La cause sacrée des Marocains continue de monopoliser les efforts de la diplomatie marocaine qui tente de clore ce dossier hérité de la guerre froide. Au moment où le Maroc commence à remporter la bataille politique et à gagner l’appui de la communauté internationale, une bataille plus importante reste à gagner : celle de l’opinion, sachant que les poches de résistance idéologique continuent de contester la légitimité des revendications du Royaume sur un territoire qui lui appartient de par l'Histoire. D’où la nécessité de s'approprier l'Histoire du Sahara marocain. Sommes-nous assez conscients de cette Histoire millénaire ? La réponse avec l'historien marocain, Noureddine Belhaddad, chercheur à l'Institut des études africaines relevant de l'Université Mohammed V de Rabat qui estime que ces dernières années ont vu une prise de conscience au niveau national de l’importance de fouiller dans l’Histoire du Sahara, qui demeure, tout de même, très méconnue du grand public. Selon notre interlocuteur, l’Histoire a été si dévoyée par la version coloniale que la thèse remettant en cause la marocanité du Sahara est devenue une certitude dans quelques salons intellectuels en Europe et en Amérique latine.

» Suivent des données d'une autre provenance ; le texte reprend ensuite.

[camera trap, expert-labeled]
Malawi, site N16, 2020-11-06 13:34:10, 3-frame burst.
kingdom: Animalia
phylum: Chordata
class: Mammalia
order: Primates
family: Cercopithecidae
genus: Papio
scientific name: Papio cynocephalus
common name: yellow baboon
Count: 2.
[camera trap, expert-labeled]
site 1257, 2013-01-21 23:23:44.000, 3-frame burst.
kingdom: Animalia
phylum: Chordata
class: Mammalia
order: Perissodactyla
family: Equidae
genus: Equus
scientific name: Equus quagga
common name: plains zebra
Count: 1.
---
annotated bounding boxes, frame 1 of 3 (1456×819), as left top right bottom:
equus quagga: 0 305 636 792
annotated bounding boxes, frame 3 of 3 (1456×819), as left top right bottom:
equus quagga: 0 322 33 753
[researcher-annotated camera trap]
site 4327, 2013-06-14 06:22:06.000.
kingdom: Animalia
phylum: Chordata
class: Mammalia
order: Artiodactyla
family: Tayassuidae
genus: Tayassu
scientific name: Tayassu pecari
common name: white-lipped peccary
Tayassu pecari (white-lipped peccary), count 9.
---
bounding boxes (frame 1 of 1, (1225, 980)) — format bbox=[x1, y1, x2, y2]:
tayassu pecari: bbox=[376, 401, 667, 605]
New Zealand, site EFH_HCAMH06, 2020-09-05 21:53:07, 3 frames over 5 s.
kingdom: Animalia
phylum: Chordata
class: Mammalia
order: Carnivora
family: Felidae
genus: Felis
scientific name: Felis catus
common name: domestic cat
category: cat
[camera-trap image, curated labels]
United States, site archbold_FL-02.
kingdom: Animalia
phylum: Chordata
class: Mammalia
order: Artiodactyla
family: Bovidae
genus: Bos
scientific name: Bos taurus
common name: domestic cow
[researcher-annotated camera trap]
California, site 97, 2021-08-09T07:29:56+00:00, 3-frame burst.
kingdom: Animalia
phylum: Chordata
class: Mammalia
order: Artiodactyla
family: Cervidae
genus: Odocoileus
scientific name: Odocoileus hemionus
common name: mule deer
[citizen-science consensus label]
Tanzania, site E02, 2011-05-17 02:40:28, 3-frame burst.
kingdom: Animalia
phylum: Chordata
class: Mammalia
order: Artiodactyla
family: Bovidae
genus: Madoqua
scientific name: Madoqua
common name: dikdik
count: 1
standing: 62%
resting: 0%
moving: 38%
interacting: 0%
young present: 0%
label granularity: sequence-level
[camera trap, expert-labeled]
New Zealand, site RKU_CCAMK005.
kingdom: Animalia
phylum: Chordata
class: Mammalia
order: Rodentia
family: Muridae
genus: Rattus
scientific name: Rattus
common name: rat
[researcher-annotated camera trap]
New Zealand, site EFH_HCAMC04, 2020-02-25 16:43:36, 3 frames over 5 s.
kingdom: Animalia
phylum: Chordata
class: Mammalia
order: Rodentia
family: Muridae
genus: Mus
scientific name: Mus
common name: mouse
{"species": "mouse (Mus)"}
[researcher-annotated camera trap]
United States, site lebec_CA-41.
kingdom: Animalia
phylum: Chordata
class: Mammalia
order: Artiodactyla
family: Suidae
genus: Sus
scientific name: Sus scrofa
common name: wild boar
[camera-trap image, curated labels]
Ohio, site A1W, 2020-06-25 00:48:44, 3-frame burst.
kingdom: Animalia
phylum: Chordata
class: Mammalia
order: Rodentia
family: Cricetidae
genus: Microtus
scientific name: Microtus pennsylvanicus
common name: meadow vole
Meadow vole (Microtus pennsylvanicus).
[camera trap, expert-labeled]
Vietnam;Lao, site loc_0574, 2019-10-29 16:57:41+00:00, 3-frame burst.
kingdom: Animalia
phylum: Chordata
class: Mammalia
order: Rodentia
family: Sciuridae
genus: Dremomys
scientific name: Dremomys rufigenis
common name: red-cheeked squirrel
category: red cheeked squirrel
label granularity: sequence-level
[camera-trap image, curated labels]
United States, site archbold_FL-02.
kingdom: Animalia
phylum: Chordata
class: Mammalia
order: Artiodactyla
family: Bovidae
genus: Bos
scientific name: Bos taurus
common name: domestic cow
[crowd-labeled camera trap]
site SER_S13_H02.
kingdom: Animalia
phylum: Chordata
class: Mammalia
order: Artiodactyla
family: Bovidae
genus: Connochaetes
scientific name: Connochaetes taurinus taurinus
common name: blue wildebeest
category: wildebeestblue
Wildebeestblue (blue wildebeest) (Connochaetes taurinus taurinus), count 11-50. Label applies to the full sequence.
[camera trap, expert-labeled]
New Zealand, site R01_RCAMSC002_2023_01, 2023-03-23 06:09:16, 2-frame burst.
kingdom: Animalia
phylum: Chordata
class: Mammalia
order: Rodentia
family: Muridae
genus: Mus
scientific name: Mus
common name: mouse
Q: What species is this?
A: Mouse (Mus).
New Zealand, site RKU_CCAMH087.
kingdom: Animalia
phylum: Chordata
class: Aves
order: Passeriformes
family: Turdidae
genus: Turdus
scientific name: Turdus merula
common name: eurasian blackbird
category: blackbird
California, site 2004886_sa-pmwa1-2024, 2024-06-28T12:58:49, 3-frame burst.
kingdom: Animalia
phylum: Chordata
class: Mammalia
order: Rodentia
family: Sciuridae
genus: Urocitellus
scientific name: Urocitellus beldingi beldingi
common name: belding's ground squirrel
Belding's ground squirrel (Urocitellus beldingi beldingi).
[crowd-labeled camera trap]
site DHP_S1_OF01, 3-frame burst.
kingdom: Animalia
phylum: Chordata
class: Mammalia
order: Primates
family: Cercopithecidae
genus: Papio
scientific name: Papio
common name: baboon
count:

Au-delà de la bataille politique, le front de l’appropriation de l’histoire est tout aussi important. D’où l’importance de déterrer la vérité historique par les chercheurs marocains au moment où on assiste à une falsification de l’histoire du Sahara par la propagande algérienne. Une tâche difficile, selon Noureddine Belhaddad qui reconnaît que le premier défi que rencontrent les historiens est la rareté des sources fiables. “Au début de ma carrière, j’ai eu de la peine à trouver des documents et de l’archive”. Selon lui, quelques preuves tangibles de la marocanité du Sahara se trouvent entassées dans les archives poussiéreuses à Paris et à Madrid.
Pourtant, les faits historiques sont indéniables. “L’Histoire du Sahara date de plusieurs siècles et pas seulement de la marche verte comme quelques-uns ont tendance à croire”, précise l’historien qui explique que les tribus sahraouies ont prêté allégeance à Idriss II. Depuis l’époque du successeur du fondateur de la première dynastie marocaine, la prière du vendredi dans les régions du Sahara se disait au nom du sultan, rappelle l’historien. “ Même les échanges se faisaient par le rial hassani avant l’arrivée des colons espagnols”, explique M. Belhaddad.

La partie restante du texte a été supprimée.